Start of PASSAGE

Actually, he is not as curmudgeonly as this byplay suggests. In Connecticut, Roth and Bloom regularly see such neighboring friends as Arthur Miller, Richard Widmark and William Styron; London, her turf, involves plenty of evenings with theater and literary people, including Harold Pinter and Lady Antonia Fraser.

Another form of recreation for Roth is travel. In the early '70s, he left for Prague. An impression later arose that he went to Czechoslovakia out of guilt, a rich American attempting to atone for his success by visiting oppressed Soviet-bloc writers. "Guilt?" Roth asks. "I was out to have a good time." But he found Prague "overwhelming within an hour. I felt, as I did when I went to Jerusalem later, that this was a place I had to see again."

He made visits each spring and friends among Czech artists. This experience had literary consequences: The Prague Orgy, a novella recounting Nathan Zuckerman's misadventures in that city, included as the coda for the trilogy published as Zuckerman Bound (1985); and Roth's editorship of a series, "Writers from the Other Europe," which has given Eastern European writers exposure in the West. Roth's access to Prague ended in the mid-'70s, when his visa was not renewed. He had been tailed and questioned there, as had those who associated with him. "After I left one time," he recalls, "the authorities went to one of my Czech friends and demanded to know what Roth was up to, what does he want here. My friend answered, 'Haven't you read his books? He comes for the girls.' "

End of PASSAGE
Start of DATA EXTRACT

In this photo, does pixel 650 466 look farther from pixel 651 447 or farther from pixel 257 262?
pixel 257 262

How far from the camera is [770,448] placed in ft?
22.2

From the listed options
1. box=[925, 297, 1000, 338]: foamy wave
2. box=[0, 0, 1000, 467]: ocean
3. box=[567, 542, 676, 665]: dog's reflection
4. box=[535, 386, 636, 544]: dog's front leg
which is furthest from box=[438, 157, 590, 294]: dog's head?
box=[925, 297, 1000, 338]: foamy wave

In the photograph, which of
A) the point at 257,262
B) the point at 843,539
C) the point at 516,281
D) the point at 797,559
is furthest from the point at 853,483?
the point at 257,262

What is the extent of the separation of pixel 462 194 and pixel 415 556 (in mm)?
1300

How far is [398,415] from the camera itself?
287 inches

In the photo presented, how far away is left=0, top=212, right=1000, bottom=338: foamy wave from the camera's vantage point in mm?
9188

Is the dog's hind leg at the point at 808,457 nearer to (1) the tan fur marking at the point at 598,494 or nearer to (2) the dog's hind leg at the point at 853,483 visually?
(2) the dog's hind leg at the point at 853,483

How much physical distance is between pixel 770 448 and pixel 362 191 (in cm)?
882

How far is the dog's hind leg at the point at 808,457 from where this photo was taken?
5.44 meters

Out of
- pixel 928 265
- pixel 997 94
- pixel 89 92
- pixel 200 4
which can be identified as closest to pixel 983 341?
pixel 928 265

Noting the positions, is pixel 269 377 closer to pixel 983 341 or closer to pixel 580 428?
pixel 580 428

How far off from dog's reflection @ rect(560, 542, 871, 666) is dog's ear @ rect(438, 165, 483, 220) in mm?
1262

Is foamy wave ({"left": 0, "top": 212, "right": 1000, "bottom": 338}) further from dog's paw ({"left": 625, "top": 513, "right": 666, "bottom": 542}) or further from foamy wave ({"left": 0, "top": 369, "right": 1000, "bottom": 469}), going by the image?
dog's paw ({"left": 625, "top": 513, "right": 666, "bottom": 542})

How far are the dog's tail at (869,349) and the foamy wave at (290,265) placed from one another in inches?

End of DATA EXTRACT

PARTS OF THE EXERCISE:
a - Please say whether each statement agrees with the Roth passage, answering yes or no and quoting the words that decide it: (i) Roth says he went to Prague out of guilt. (ii) Roth's access to Prague ended when his visa was not renewed. (iii) The Prague Orgy was published as the opening of Zuckerman Bound.
b - According to the Roth passage, why is Roth not as curmudgeonly as the byplay suggests?
The items have no connection to the Roth passage.

ANSWERS TO THIS EXERCISE:
a -
(i) No: "Guilt?" Roth asks. "I was out to have a good time."
(ii) Yes: "Roth's access to Prague ended in the mid-'70s, when his visa was not renewed."
(iii) No: "included as the coda for the trilogy published as Zuckerman Bound (1985)"

b - In Connecticut, Roth and Bloom regularly see neighboring friends such as Arthur Miller, Richard Widmark and William Styron. In London, her turf, they spend plenty of evenings with theater and literary people, including Harold Pinter and Lady Antonia Fraser.